_Problem 1:_ Reproduce word for word the stretch of the Progressive Copier overview from "This utility aids" through "but can specified.".
_Problem 2:_ According to the Progressive Copier overview, into how many sub-blocks is each block broken by default?
_Problem 3:_ Recast the paragraph of the Progressive Copier overview beginning "This utility aids this process in two ways" as a short list that keeps its main facts.

_Extracted text:_
Progressive Copier v1.1

Overview

The ProgressiveCopier (pcopier) is a utility to aid in imaging drives that have errors on them. A common problem with damaged drives is that copying them may take an extraordinarily long time from start to finish, sector by sector. It may never finish, and with damaged drives, getting as much data off as quickly as possible is important. Once the image has been created, it can be mounted or opened directly by a data recovery program without having to worry about bad sectors preventing the program from scanning the drive.

This utility aids this process in two ways. First, it maintains a map of sectors and whether they have been read or not. Second (and more importantly), it has a hierarchial strategy to copy the block device. The drive is divided up into blocks, and when copying a block of data, any errors will cause it to mark the block as incomplete and move to the next block. Each of these blocks is in turn divided into smaller blocks, forming a large hierarchy of blocks. The topmost (first) level 0 is a block large enough to encompass the entire device. The bottom (last) level is composed of blocks the size of the input's sector size. The number of sub-blocks each block is broken into defaults to 4, but can specified.

The advantage of this approach is that larger contiguous blocks of error-free data can be ready quickly, and the areas with errors are left for later. As the copy progresses, the detail with which it attempts to read the bad areas is reduced to smaller and smaller blocks.

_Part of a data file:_
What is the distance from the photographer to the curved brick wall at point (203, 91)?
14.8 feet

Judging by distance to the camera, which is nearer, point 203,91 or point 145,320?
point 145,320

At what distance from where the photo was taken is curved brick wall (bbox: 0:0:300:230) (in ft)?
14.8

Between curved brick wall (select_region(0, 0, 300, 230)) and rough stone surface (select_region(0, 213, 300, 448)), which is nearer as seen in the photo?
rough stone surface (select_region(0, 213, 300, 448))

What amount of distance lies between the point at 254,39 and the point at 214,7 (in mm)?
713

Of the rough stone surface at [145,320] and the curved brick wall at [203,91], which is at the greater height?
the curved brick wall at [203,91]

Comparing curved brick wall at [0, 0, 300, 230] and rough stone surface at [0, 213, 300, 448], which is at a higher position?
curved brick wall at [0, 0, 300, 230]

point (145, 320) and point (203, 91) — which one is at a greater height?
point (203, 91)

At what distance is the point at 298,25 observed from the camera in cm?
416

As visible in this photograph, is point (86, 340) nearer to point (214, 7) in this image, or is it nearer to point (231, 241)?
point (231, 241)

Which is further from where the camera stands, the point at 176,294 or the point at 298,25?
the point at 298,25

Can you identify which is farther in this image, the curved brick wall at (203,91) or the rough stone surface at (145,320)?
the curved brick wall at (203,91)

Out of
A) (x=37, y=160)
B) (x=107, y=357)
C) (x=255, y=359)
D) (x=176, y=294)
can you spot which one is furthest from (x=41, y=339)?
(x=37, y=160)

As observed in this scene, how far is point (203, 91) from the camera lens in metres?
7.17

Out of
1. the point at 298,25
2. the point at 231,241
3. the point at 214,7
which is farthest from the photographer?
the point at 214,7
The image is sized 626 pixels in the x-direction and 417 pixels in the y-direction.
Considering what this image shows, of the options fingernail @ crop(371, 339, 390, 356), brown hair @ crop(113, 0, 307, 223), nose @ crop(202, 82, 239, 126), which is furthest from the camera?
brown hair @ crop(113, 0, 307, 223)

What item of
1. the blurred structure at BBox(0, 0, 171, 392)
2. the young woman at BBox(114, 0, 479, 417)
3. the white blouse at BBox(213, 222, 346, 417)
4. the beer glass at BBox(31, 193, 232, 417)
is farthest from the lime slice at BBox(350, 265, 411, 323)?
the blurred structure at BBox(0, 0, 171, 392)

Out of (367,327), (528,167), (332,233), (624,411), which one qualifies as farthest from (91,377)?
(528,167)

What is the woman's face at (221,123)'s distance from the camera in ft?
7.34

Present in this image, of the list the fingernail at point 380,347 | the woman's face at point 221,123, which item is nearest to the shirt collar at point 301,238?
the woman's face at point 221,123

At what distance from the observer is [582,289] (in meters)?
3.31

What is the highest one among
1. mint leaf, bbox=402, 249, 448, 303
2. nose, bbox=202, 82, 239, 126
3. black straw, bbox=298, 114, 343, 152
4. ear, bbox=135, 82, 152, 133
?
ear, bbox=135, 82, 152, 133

_Exercise answer 1:_
This utility aids this process in two ways. First, it maintains a map of sectors and whether they have been read or not. Second (and more importantly), it has a hierarchial strategy to copy the block device. The drive is divided up into blocks, and when copying a block of data, any errors will cause it to mark the block as incomplete and move to the next block. Each of these blocks is in turn divided into smaller blocks, forming a large hierarchy of blocks. The topmost (first) level 0 is a block large enough to encompass the entire device. The bottom (last) level is composed of blocks the size of the input's sector size. The number of sub-blocks each block is broken into defaults to 4, but can specified.

_Exercise answer 2:_ Four.

_Exercise answer 3:_
- The utility keeps a map of sectors showing whether each has been read.
- It copies the block device with a hierarchical strategy, which is its more important feature:
  - The drive is split into blocks. An error while copying a block marks that block incomplete, and copying moves on to the next block.
  - Each block is split into smaller blocks, forming a large hierarchy.
  - Level 0, the top level, is one block covering the entire device.
  - The bottom level uses blocks the size of the input's sector size.
  - Each block is split into 4 sub-blocks by default, and this number can be specified.